### Aim
Reproduce the lines below word for word, starting at the line that contains "Observing this image, how" and ending at the last line.

----------

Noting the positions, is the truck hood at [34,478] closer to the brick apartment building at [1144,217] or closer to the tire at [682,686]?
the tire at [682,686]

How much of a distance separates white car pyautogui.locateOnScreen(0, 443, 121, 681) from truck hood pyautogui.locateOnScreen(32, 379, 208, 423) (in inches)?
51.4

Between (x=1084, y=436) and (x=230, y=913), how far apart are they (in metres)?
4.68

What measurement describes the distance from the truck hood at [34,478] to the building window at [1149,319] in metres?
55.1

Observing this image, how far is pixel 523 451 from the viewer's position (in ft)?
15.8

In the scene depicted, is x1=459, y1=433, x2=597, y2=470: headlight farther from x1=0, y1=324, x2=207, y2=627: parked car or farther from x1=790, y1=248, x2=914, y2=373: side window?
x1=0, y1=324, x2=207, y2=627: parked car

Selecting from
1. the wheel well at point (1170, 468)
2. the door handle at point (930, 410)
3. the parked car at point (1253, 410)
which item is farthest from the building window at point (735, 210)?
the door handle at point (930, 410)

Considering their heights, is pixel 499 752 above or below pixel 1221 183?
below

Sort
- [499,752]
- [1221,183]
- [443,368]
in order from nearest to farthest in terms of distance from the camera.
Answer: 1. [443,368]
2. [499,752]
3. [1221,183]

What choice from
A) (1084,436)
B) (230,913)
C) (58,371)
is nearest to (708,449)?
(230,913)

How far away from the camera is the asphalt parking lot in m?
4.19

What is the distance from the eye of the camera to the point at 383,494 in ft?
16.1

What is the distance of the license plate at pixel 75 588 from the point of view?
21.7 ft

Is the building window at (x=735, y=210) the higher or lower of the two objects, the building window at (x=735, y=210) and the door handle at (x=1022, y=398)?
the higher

----------

### Final result
Observing this image, how far is pixel 523 451 from the viewer's position (in ft)?
15.8

In the scene depicted, is x1=459, y1=433, x2=597, y2=470: headlight farther from x1=0, y1=324, x2=207, y2=627: parked car or farther from x1=790, y1=248, x2=914, y2=373: side window?
x1=0, y1=324, x2=207, y2=627: parked car

Selecting from
1. the wheel well at point (1170, 468)
2. the door handle at point (930, 410)
3. the parked car at point (1253, 410)
which item is farthest from the building window at point (735, 210)?
the door handle at point (930, 410)

Considering their heights, is pixel 499 752 above or below pixel 1221 183?
below

Sort
- [499,752]
- [1221,183]
- [443,368]
in order from nearest to farthest in terms of distance from the camera.
Answer: 1. [443,368]
2. [499,752]
3. [1221,183]

What choice from
A) (1084,436)
B) (230,913)
C) (58,371)
is nearest to (708,449)?
(230,913)

How far away from the camera is the asphalt parking lot in m?
4.19

What is the distance from the eye of the camera to the point at 383,494 in ft?
16.1

What is the distance of the license plate at pixel 75 588 from the point of view?
21.7 ft

Is the building window at (x=735, y=210) the higher or lower of the two objects, the building window at (x=735, y=210) and the door handle at (x=1022, y=398)?
the higher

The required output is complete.